Key data
| Stowage factor | 1.15–1.35 m³/t (typical 1.25)40.6–47.7 ft³/t (typical 44.1) |
|---|---|
| Form | Bulk |
| IMSBC group | A and B Cargoes that can both liquefy and carry a chemical hazard. |
| Angle of repose | ~35 |
| BCSN | COAL |
ft³/t values are per metric tonne (1 m³/t ≈ 35.31 ft³/t). Stowage factors are indicative — see note below.
Description
Coking, or metallurgical, coal is the premium grade prized for its ability to be baked into coke for blast-furnace steelmaking, rather than burned for power like thermal coal. Commercially it is a higher-value trade, but for carriage it is handled under the general coal regime and shares coal's range of behaviours. Its stowage factor sits a little below thermal coal on average, keeping it firmly in deadweight-cargo territory on most ships.
Stowage & loading
As with thermal coal, the parcel is loaded by conveyor or grab and trimmed level to limit the air available to feed any self-heating, and kept clear of heated structure. Because source and rank drive behaviour, the specific characteristics declared for the parcel matter far more than the label, and the loading temperature is logged as the reference point for monitoring during the passage.
Hazards & handling
Coking coal carries the same hazard profile as coal generally: self-heating toward spontaneous combustion, emission of flammable methane, depletion of oxygen in enclosed spaces, and the potential for finer, wetter parcels to liquefy.

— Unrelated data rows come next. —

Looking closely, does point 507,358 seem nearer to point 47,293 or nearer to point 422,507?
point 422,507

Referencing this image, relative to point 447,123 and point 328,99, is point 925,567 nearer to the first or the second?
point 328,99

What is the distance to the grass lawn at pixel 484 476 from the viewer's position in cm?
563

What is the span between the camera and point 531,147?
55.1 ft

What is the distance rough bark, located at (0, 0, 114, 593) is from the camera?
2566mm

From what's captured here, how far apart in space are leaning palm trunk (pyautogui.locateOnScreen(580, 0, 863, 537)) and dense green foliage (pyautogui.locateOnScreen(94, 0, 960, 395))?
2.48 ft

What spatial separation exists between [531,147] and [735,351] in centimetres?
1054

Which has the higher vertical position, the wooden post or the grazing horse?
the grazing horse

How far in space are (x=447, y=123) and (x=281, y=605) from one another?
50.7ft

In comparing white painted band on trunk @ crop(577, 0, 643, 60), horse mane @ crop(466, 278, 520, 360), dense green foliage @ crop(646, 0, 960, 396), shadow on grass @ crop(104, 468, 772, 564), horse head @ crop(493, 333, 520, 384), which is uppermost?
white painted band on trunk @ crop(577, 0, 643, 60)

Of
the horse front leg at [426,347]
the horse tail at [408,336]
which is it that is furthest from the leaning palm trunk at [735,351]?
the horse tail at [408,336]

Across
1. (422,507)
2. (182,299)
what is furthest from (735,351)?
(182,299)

Lower-volatile coking coals may emit less gas than some thermal coals, but no parcel should be assumed benign without the declared characteristics to support that view.
Carriage & discharge
Temperatures and the gas atmosphere are monitored through the voyage, with surface ventilation managing methane while avoiding a draught that would accelerate heating; a climbing carbon monoxide reading is the early warning of a hot spot. Discharge is by grab or continuous unloader at steel-plant or trans-shipment terminals, after which spaces are ventilated, gas-freed and certified before entry.
Key hazards
- Self-heating that can lead to spontaneous combustion
- Methane emission producing a flammable atmosphere
- Oxygen depletion in cargo and adjacent enclosed spaces
- Liquefaction potential in finer, wetter parcels
Loading precautions
- Work to the declared characteristics of the specific parcel rather than assuming typical coal behaviour
- Trim level, keep clear of heated structure, and log a baseline temperature
- Set up gas and temperature monitoring and ventilation before departure
Stowage factors are indicative and vary with grade, origin, moisture and packing. Always verify against the shipper's cargo declaration and the applicable IMSBC Code schedule before fixing or loading. This is general information, not professional or safety advice.